Dipendenti: come motivarli

Dipendenti inaffidabili cosa fare

Buona parte del successo dei servizi che vengono erogati dipende da te e dal tuo staff, dai loro atteggiamenti, dai loro comportamenti, dalle dinamiche relazionali con i clienti e tra colleghi. Come motivare i tuoi dipendenti a dare il massimo?

Mi raccontano spesso scene apocalittiche, dove, l’Apocalissi è più o meno rappresentata dal capo (o titolare che sia) che sbraita, inferocito, facendo tremare persino i muri per via di dipendenti poco motivati, che non ascoltano e non si impegnano (quanto meno a suo parere).
Eppure, ce lo spiegano da anni in molti altri campi: dall’educazione pedagogica a quella cinofila, il metodo coercitivo non funziona. Urlare non serve, e nemmeno utilizzare termini od atteggiamenti troppo aggressivi. Può essere che si possa ottenere risultati nell’immediato ma, non appena si smette, l’atteggiamento sbagliato continua. Non solo: la fiducia, il rapporto potrebbe essere davvero compromesso.

Perchè i dipendenti non sono motivati a fare del loro meglio? Perchè gli si dice cosa fare e non lo fanno? Sia chiaro non tutti.
Per tutta una serie di motivi. Spesso ci si dimentica che dobbiamo aiutare il nostro team a sentirsi tale. Che siamo persone diverse con idee diverse. Dobbiamo soprattutto comunicare.

Per rendere il proprio staff, i propri dipendenti affidabili, professionali, autonomi e molti più efficaci oltre che efficienti, per MOTIVARLIc, bisogna mettere in campo una serie di azioni “gentili”, che, con il tempo, porteranno a dei risultati impensabili. Dal punto di vista della professionalità e del rendimento.

Chiaro che quando si parla di piccole e medie attività i paragoni con alcuni big del settore “cozzano”.
Però ci sono molto utili per capire che, anche nella gestione del personale, siamo indietro. E dobbiamo iniziare a cambiare prospettiva.
Aziende straniere, coccolano i propri dipendenti con piccole grandi strategie di marketing e comunicazione: non solo quindi condivisione degli obiettivi (e dei risultati), ma uno o più gesti concreti. Fanno sentire i propri dipendenti parte dell’azienda. Soprattutto dei successi.

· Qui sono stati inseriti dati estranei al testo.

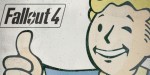 Fallout 4 GOTY Edition GOG CD Key
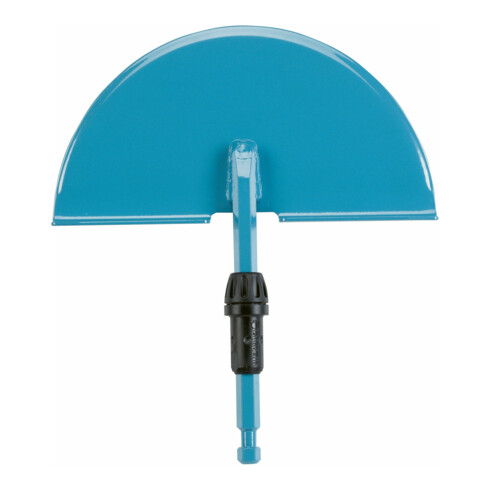 Coupe-bordure combisystem GARDENA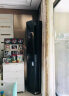 COLMO天墅空间站 3匹 冷暖制热 除甲醛除菌加湿模块 客厅立式新风空调柜机 空气主机KFR-72LW/CE2F 晒单实拍图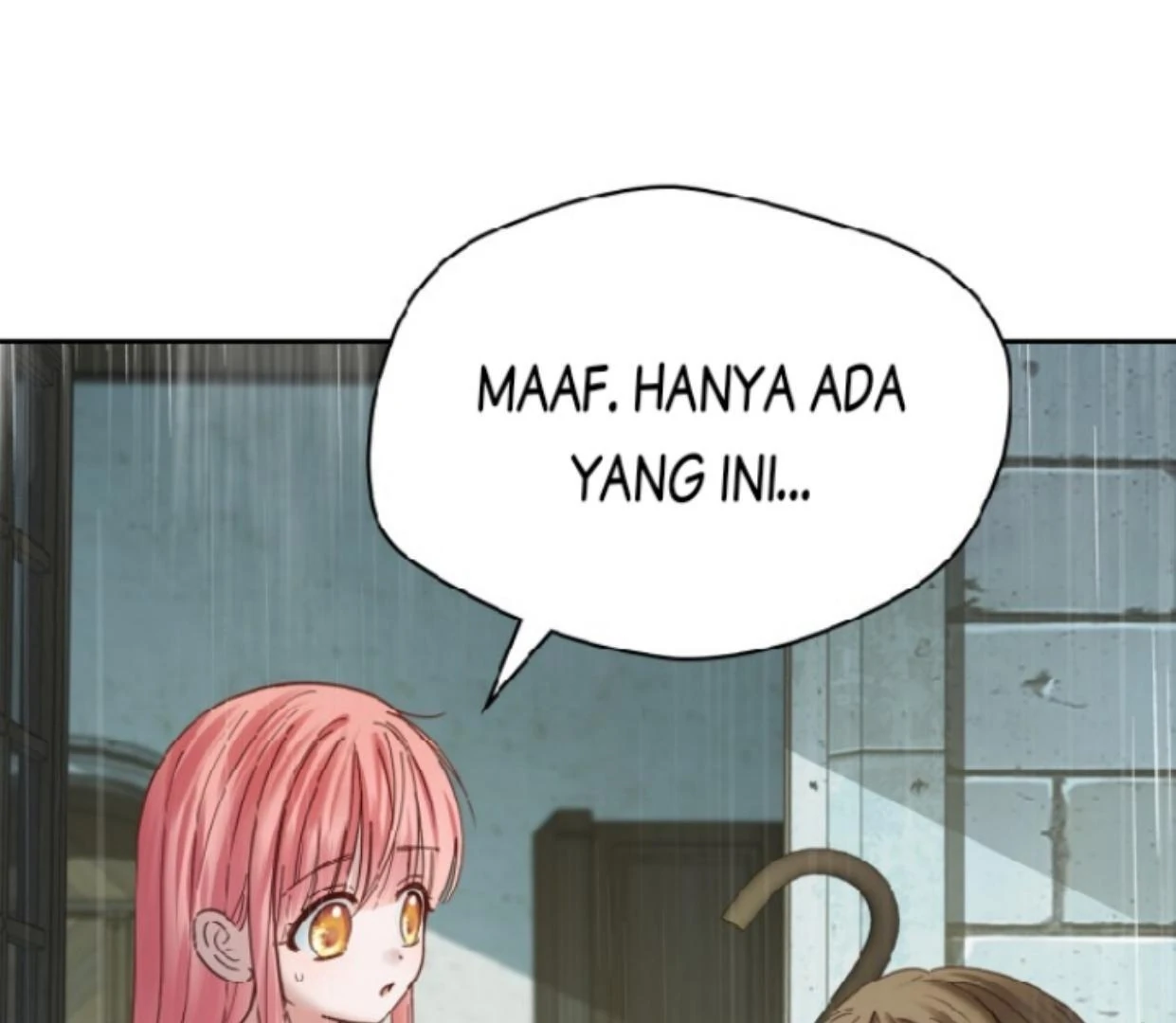 Halaman 40 dari 268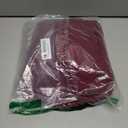 Red Dress for Women's Size S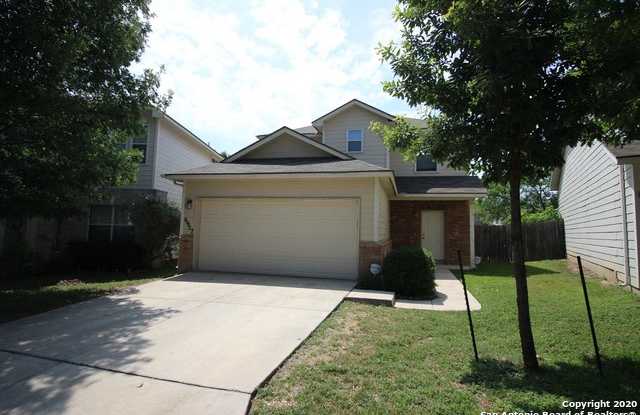 6927 PAINTER WAY Gallery 2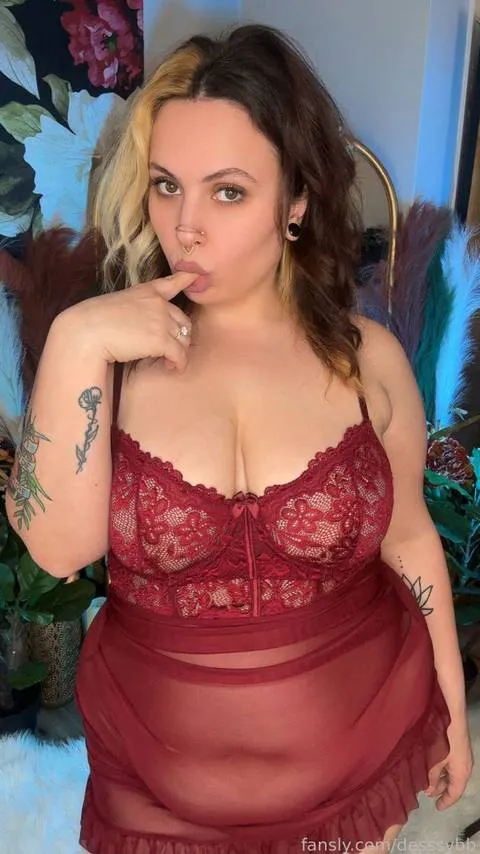 @desssybb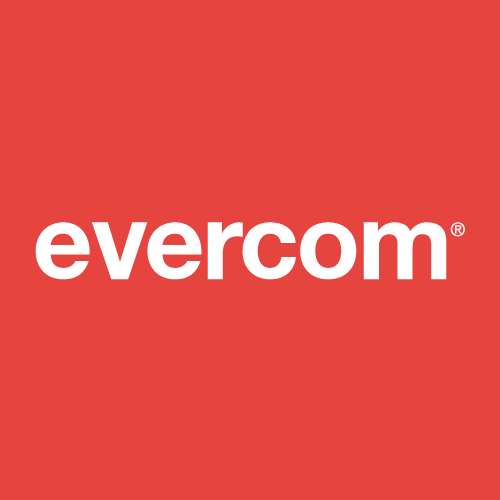 logo evercom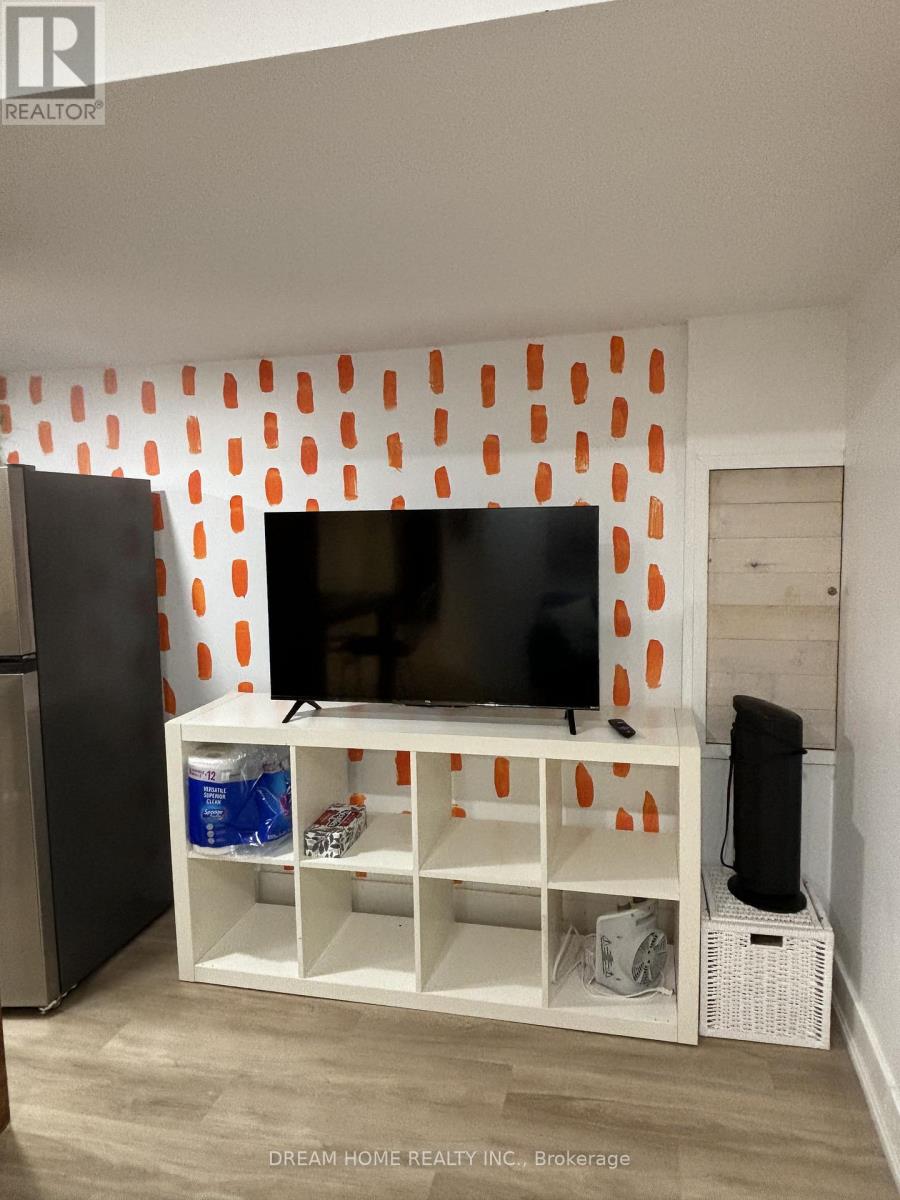 Bsmt/2 - 160 Olde Bayview Avenue, Richmond Hill, Ontario  L4E 3C6 - Photo 6 - N12563836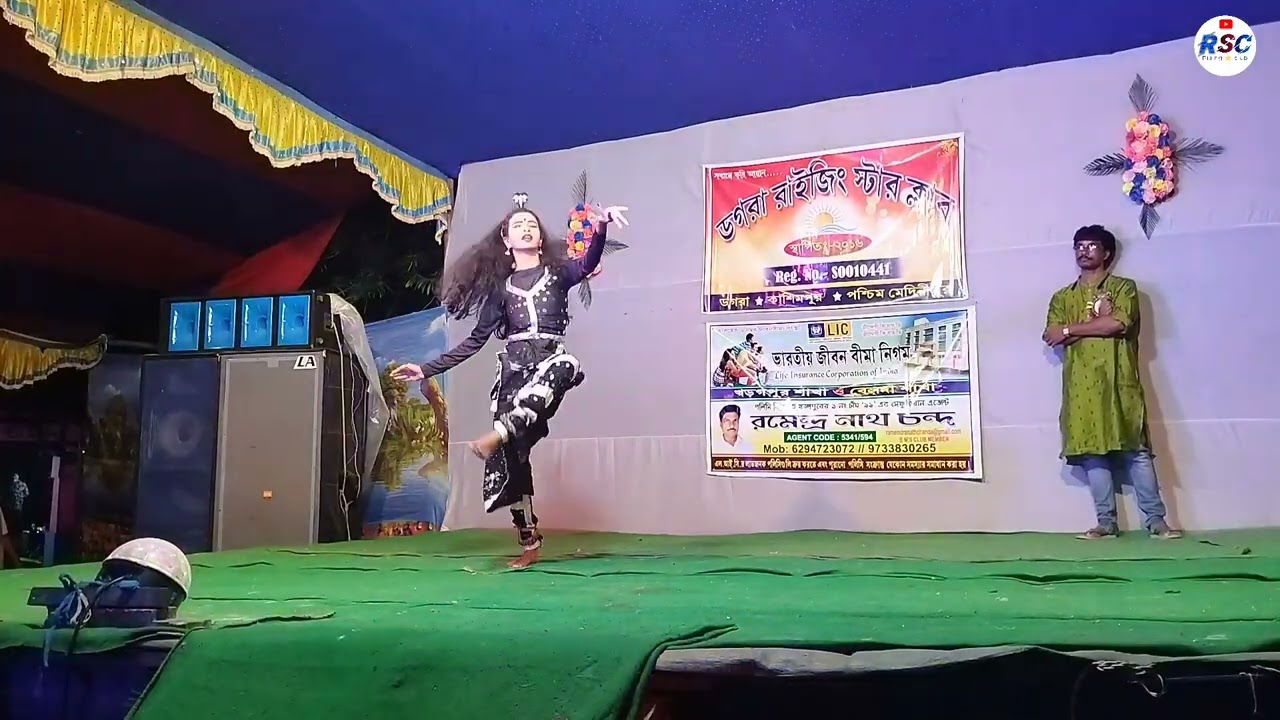 Main Teri Dushman, Dushman Tu Mera full video song ।। Lata Mangeshkar ।। 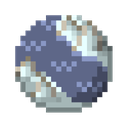 WaterGun-57_Harbringer icon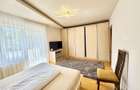 Apartament 3 camere de inchiriat | Decebal, Oradea - 7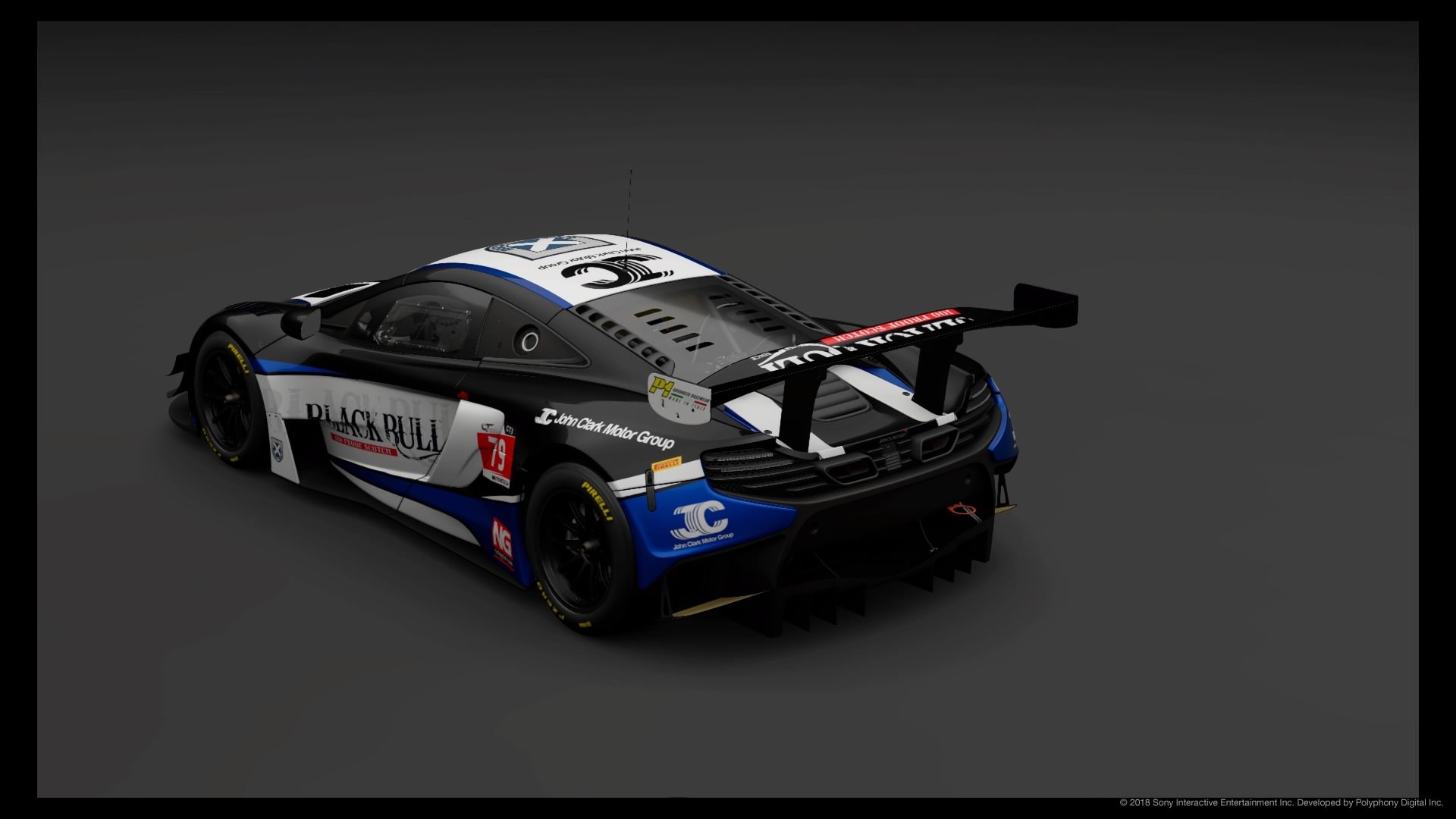 Gran Turismo™SPORT_20180410092821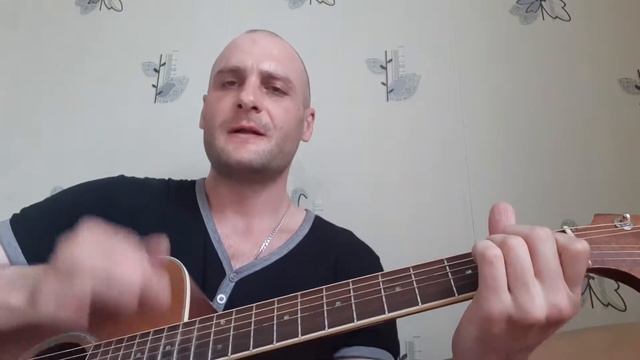 Мама (Андрей Парфенюк) смотреть онлайн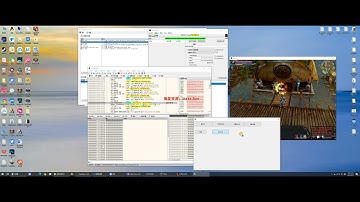 任鸟飞 2025 逆向无密【77节全】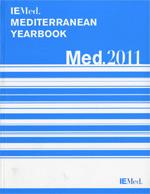 IEMed. Mediterranean Yearbook 2011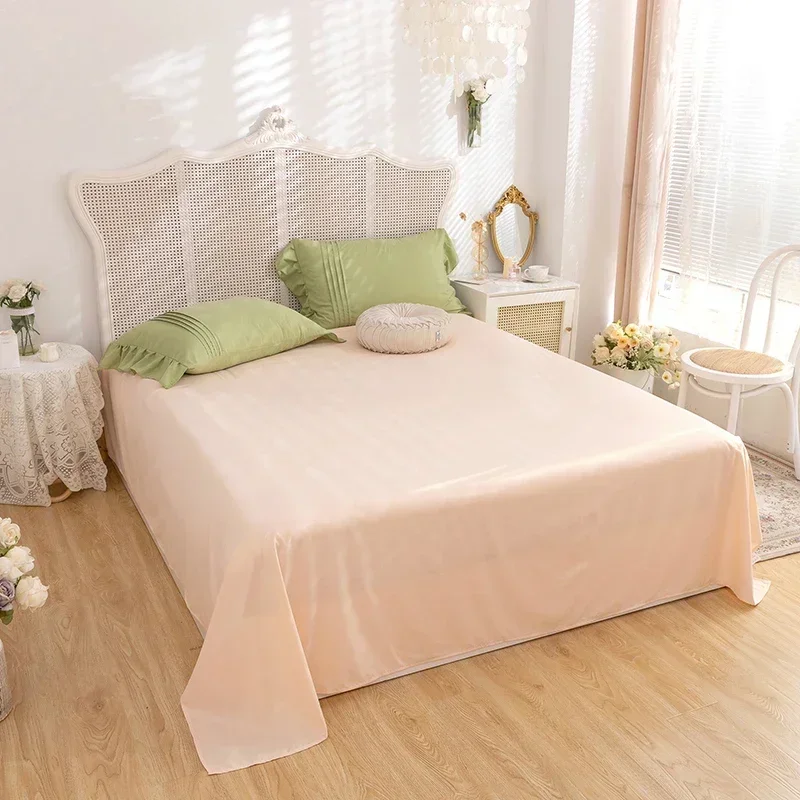 �ܻ� ħ�� ��Ʈ ��/ŷ ������ �̺� Ŀ��, ���̽� ���� �̱� ħ�� ���� ��Ʈ, ���� ħ�� �Ϲ� ħ����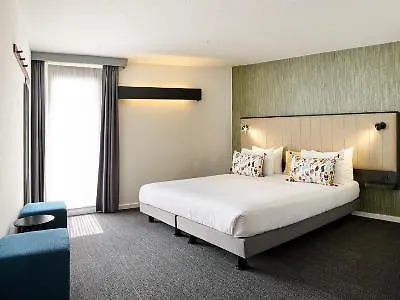 Hotel Western 3*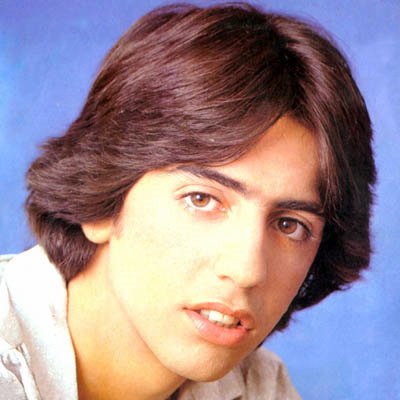 Noam music, videos, stats, and photos | Last.fm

Da dove iniziare? Dal dialogo sicuramente e poi iniziare a premiare gli atteggiamenti corretti ignorando quelli sbagliati. L’esempio è la più alta forma di insegnamento.

Prima di lasciare il negozio, ad esempio, tutti capi di abbigliamento dovrebbero essere piegati? Solo uno dei tuoi collaboratori, dipendenti etc, lo fa? Premialo, lodalo in pubblico, davanti all’altro o agli altri.

Quello che chiedi è davvero chiaro? Perchè a volte, comunichiamo pensando di parlare solo con noi stessi.

Certo, tutto questo richiede tempo ed anche una analisi dello staff (alcuni non reagiscono nemmeno al metodo “gentile” o quello che gli si chiede è al di fuori della loro portata) . Ma se non credi tu nel tuo personale, perchè il tuo personale dovrebbe credere in te?

I risultati saranno strabilianti ed avranno una ottima influenza anche sui più “indisciplinati”.

In ultimo ricorda che il tuo staff rappresenta in tutto e per tutto la tua attività. Se loro sono inaffidabili, maleducati, proprio professionali, questa è l’immagine che darai ai tuoi clienti di te e della tua attività.